The Federal Housing Finance Agency (FHFA) has published a final rule requiring Fannie Mae and Freddie Mac to develop and release their “living wills”: detailed, actionable plans that would ensure a “rapid and orderly resolution of the enterprises should FHFA be appointed their receiver.”
“After the capital rule, the finalization of the living will rule is one of the last major regulatory pieces needed to give effect to Congress’ intent in the Housing and Economic Recovery Act of 2008,” says FHFA Director Mark Calabria. “Just like other large financial institutions, these plans will provide Fannie Mae, Freddie Mac and FHFA with a roadmap for preserving business continuity should they fail again.”
The final rule is similar to a rule issued by both the Fed and FDIC under the Dodd–Frank Act, which requires many large financial institutions to submit living wills. The U.S. Department of Treasury’s 2019 Housing Reform Plan highlighted the need for a credible resolution framework for the GSEs, and the Financial Stability Oversight Council endorsed GSE living wills in early fall 2020.
Under the final rule, Fannie and Freddie must demonstrate how business would be maintained to ensure continued support for mortgage finance and stabilize the housing finance system – without extraordinary government support – to prevent them from being placed in receivership, indemnify investors against losses, or fund their resolution.

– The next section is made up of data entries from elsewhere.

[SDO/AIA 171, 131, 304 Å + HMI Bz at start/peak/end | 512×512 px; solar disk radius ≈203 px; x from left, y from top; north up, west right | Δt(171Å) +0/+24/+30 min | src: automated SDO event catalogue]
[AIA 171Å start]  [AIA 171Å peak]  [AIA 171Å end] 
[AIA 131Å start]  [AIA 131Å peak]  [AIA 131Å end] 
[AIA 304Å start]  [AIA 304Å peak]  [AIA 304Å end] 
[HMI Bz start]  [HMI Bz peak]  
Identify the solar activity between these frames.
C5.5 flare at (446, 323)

Among the final rule’s key requirements:
Identification of core business lines – The GSEs must identify “core business lines” (CBL): those business lines that plausibly would continue to operate in a limited-life regulated entity (LLRE). Identification of CBLs would include identification of associated operations, services, functions and supports necessary for the CBL to be continued.
Understanding CBLs will enable FHFA and the GSEs to determine the operations of the LLRE, and what assets and liabilities must be transferred from the GSEs to the LLRE in order to carry out those operations.
Timing of resolution plan and interim update submissions – The rule requires the GSEs to submit their initial resolution plans two years after the effective date of the final rule, and subsequent resolution plans to be submitted every two years thereafter.
Required and prohibited assumptions – The rule provides a set of required and prohibited assumptions the resolution plans should reflect, which include the assumption of severely adverse economic conditions; the prohibition of assuming the provision or continuation of extraordinary support by the U.S. government; and the reflection of statutory provisions that obligations and securities of the GSEs issued pursuant to its charter are not guaranteed by the U.S. and do not constitute a debt or obligation of the U.S.
Content of resolution plans – The rule requires that resolution plans contain a strategic analysis and information sufficient to provide an understanding of a GSE’s CBLs and facilitating their continuation in a LLRE established by FHFA as receiver.
Each GSE’s strategic plan would also be required to identify and describe potential material weaknesses or impediments to rapid and orderly resolution as conceived in its plan, and any actions or steps taken or proposes to take to address the identified weaknesses or impediments.
Confidentiality – The rule sets out the requirement that the resolution plans include a public section and a confidential section. FHFA expects to work with Fannie and Freddie when developing their initial public sections to ensure that portions of resolution plans are made available to the public while balancing the need for candor and to preserve confidentiality of some information.
FHFA review – The rule explains the process for FHFA’s review of the resolution plan, including the determination that a plan is incomplete or substantial additional information is necessary, the identification of deficiencies or shortcomings, the provision of feedback, and resubmission to FHFA.